Sunday, December 12, 2021

West’s Decarbonization Drive Pushing Russia toward Totalitarianism, Inozemtsev Says

Paul Goble

            Staunton, Oct. 22 – Many Russian liberals believe that reductions in oil and gas consumption in the West will undermine the Putin regime and force the country to modernize, Vladislav Inozemtsev says. “From the point of view of abstract logic of economic development, this is indeed the case.”

            But, the Moscow economist says, that kind of modernization is possible only in the case of an economy “open to the world.” And that is not Moscow’s approach. Instead, it is “today following an entirely different path, and it certainly will not open up to those who would undermine its foundations” (ridl.io/ru/nepredvidennye-posledstvija-dekarbonizacii/

            Consequently, Inozemtsev continues, “if the decarbonization process gathers speed, we will see … in Russia, [the return of] political totalitarianism and the planned economy from which it had appeared we escaped thirty years ago. That is why, despite price and demand fluctuations, the country’s economy and the well-being of its ruling class can’t be undermined.”

            Because that is so, the Russian ruling class is calm and even self-satisfied about the situation and is focusing only on controlling inflation within the country, using the only tools of “administrative control it knows – from anti-monopoly measures to ‘skimming off excess profits,’” neither of which bodes well for modernization of the country.

“As long as the EU does not become an ‘environmentally friendly’ and ‘carbon-neutral’ zone,” Inozemtsev says, “revenues to the Russian treasury from the extractive industries will increase in parallel with the weakening of the role of export-oriented manufacturing industries, accompanied by highly original experiments carried out by the authorities.”

And that in turn means that “Russia may turn out to be even more dependent on commodities than it was at the beginning of the Putin era. This, coupled with clearly visible trends in domestic politics, is fraught with several quite unexpected consequences,” the economist continues.

When China faced a decline in the growth of foreign demand, it adopted policies aimed at expanding domestic consumption and demand; but Russia’s approach will be very “different.” A fall in exports for oil, gas and metals can be offset in its case “only by an increase in the production of relatively useless industrial products.”

“Russia produced almost as much oil and gas in 2019 as the RSFSR did in 1989, and while the USSR exported 32% of its oil and 18% of its gas at the time, the figures for Russia in 2019 were 71.7% and 34.6%, respectively. For coal exports, the difference is even greater: 4.8% in 1989 and 44.8% in 2019.”

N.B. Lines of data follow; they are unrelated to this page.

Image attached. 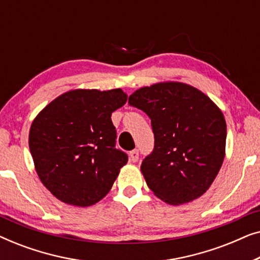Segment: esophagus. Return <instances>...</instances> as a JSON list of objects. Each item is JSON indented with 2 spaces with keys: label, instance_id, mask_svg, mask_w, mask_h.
Returning a JSON list of instances; mask_svg holds the SVG:
<instances>
[{
  "label": "esophagus",
  "instance_id": "34e87169",
  "mask_svg": "<svg viewBox=\"0 0 260 260\" xmlns=\"http://www.w3.org/2000/svg\"><path fill=\"white\" fill-rule=\"evenodd\" d=\"M129 157H130V161L134 162V163L138 161V150H137V149H135V150L130 151Z\"/></svg>",
  "mask_w": 260,
  "mask_h": 260
}]
</instances>
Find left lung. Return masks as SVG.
Here are the masks:
<instances>
[{"instance_id": "obj_1", "label": "left lung", "mask_w": 260, "mask_h": 260, "mask_svg": "<svg viewBox=\"0 0 260 260\" xmlns=\"http://www.w3.org/2000/svg\"><path fill=\"white\" fill-rule=\"evenodd\" d=\"M129 103L151 119L155 148L141 172L152 193L173 206L202 197L226 154V120L219 106L180 81L138 88Z\"/></svg>"}]
</instances>
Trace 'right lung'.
<instances>
[{
    "instance_id": "add662e5",
    "label": "right lung",
    "mask_w": 260,
    "mask_h": 260,
    "mask_svg": "<svg viewBox=\"0 0 260 260\" xmlns=\"http://www.w3.org/2000/svg\"><path fill=\"white\" fill-rule=\"evenodd\" d=\"M127 94L122 88H76L60 94L35 117L29 150L39 179L67 205L87 207L112 188L125 152L115 148L111 115Z\"/></svg>"
}]
</instances>
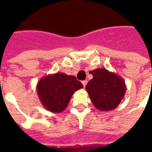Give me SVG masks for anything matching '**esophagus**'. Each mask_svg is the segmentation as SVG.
I'll use <instances>...</instances> for the list:
<instances>
[{
	"mask_svg": "<svg viewBox=\"0 0 152 152\" xmlns=\"http://www.w3.org/2000/svg\"><path fill=\"white\" fill-rule=\"evenodd\" d=\"M87 82H88V81H87V80H83L82 81V84H83V86H84V87H86V84H87Z\"/></svg>",
	"mask_w": 152,
	"mask_h": 152,
	"instance_id": "obj_1",
	"label": "esophagus"
}]
</instances>
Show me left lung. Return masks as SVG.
I'll use <instances>...</instances> for the list:
<instances>
[{
	"label": "left lung",
	"instance_id": "left-lung-1",
	"mask_svg": "<svg viewBox=\"0 0 152 152\" xmlns=\"http://www.w3.org/2000/svg\"><path fill=\"white\" fill-rule=\"evenodd\" d=\"M93 79L86 89L96 108L111 111L117 107L125 93L124 80L104 68L91 71Z\"/></svg>",
	"mask_w": 152,
	"mask_h": 152
}]
</instances>
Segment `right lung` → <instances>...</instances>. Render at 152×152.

Moreover, Inozemtsev says, “Russia is not just an oil addict. In addition, it is still quite firmly tied precisely to the economies of countries which have declared ambitious decarbonization goals.” That means it will have to refocus its sales to countries in Asia and Africa “not too closely bound by trade relations with the EU and North America.”

Competition for these markets will be intense because production and use of hydrocarbons is likely to increase there for some time, but this market will be especially risky because these are less solvent customers. If and when they cannot pay, that can have serious consequences for economic actors in Russia as well as in the West.